▸ Aim of the task: Update the records from the line containing "From this photo, this" through the end of the records, replacing "vertical railing bar" with "vertical railing post" and leaving everything else unchanged. Omit the pictures from your answer.

— start Material to process —

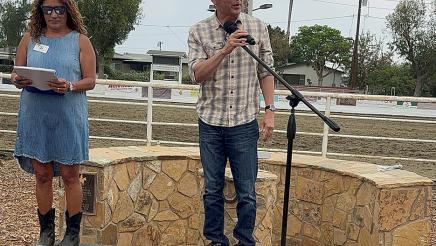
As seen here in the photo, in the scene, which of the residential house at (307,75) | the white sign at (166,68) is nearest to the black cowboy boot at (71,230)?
the white sign at (166,68)

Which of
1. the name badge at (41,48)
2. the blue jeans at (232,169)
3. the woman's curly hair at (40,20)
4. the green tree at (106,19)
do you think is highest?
the green tree at (106,19)

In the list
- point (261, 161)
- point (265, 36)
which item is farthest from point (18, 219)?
point (265, 36)

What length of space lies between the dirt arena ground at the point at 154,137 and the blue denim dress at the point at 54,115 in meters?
1.31

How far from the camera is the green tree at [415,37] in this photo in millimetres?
39844

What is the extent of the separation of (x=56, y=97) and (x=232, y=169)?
0.95 meters

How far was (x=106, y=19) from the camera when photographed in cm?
3484

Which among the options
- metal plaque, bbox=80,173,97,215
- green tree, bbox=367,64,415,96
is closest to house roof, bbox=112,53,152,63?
green tree, bbox=367,64,415,96

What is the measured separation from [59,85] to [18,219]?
2240 millimetres

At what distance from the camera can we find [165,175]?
4.46 metres

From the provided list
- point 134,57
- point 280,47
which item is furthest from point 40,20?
point 134,57

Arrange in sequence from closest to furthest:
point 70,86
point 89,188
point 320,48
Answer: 1. point 70,86
2. point 89,188
3. point 320,48

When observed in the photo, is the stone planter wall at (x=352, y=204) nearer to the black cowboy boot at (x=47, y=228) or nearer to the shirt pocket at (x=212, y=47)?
the shirt pocket at (x=212, y=47)

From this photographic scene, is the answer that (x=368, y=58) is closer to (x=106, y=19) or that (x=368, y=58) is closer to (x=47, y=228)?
(x=106, y=19)

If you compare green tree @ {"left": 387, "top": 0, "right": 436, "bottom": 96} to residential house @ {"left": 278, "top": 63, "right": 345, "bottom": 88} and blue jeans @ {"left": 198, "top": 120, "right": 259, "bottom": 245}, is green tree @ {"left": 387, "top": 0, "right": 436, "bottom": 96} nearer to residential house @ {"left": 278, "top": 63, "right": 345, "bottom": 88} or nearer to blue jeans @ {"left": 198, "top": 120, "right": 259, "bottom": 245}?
residential house @ {"left": 278, "top": 63, "right": 345, "bottom": 88}
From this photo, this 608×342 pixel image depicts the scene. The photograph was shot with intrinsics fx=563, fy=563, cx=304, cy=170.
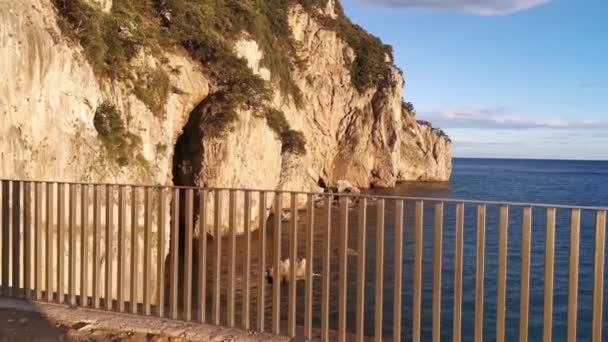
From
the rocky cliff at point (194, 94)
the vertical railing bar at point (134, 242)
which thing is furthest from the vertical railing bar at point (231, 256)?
the rocky cliff at point (194, 94)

— end Material to process —

▸ Result of the task:
From this photo, this 608×342 pixel image depicts the scene. The photograph was shot with intrinsics fx=563, fy=563, cx=304, cy=170.
From
the rocky cliff at point (194, 94)
the vertical railing post at point (134, 242)
which thing is furthest from the vertical railing post at point (231, 256)?
the rocky cliff at point (194, 94)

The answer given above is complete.